## Prompt 1
Filter the listing below, copying every line that contains the word "spatial". Case counts.

## Source extract
━━━━━━━━━━━━━━━━━━━━━━━━━━━━━━

Before the storm bursts, we learn by its lightnings some truths from the old life that is to be destroyed. "You only have I known of all the families of the ground: therefore will I visit your iniquities upon you." Religion is no insurance against judgment, no mere atonement and escape from consequences. Escape! Religion is only opportunity-the greatest moral opportunity which men have, and which if they violate nothing remains for them but a certain fearful looking forward unto judgment. You only have I known; and because you did not take the moral advantage of My intercourse, because you felt it only as privilege and pride, pardon for the past and security for the future, therefore doom the more inexorable awaits you.

━━━━━━━━━━━━━━━━━━━━━━━━━━━━━━

## Dataset rows
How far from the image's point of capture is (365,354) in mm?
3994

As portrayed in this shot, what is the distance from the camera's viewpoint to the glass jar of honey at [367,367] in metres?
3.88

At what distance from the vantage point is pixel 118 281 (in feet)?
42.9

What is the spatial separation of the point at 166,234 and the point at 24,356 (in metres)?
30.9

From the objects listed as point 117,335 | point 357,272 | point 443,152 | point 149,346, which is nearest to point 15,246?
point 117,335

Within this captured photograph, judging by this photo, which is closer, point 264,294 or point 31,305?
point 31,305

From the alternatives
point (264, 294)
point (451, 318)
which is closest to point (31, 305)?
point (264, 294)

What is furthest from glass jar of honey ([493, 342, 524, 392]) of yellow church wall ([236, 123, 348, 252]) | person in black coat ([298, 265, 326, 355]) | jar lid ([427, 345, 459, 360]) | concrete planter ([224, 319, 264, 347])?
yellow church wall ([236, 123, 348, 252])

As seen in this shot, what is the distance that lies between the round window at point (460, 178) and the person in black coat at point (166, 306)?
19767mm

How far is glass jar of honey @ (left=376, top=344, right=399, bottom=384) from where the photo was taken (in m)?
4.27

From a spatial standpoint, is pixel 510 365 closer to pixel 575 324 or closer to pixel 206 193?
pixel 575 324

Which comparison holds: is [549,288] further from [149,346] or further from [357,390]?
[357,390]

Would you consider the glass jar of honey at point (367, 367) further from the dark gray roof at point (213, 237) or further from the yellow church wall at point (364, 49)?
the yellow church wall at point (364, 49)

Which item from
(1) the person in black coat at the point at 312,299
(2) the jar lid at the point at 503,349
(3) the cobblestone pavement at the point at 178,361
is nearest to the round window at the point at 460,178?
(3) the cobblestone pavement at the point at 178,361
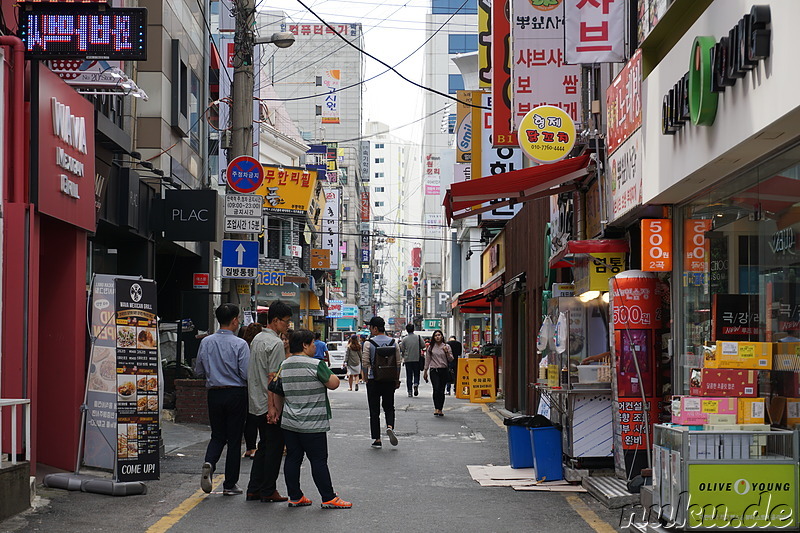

━━━━━━━━━━━━━━━━━━━━━━━━━━━━━━

## Prompt 2
Answer these questions using the extract on religion and judgment:
(a) According to the extract, what is religion no insurance against?
(b) What does the extract say religion is only?
(c) According to the extract, how did those addressed feel the intercourse?

## Reply 1
What is the spatial separation of the point at 166,234 and the point at 24,356 (in metres)?
From a spatial standpoint, is pixel 510 365 closer to pixel 575 324 or closer to pixel 206 193?

## Reply 2
(a) Judgment.
(b) Opportunity, the greatest moral opportunity which men have.
(c) Only as privilege and pride, pardon for the past and security for the future.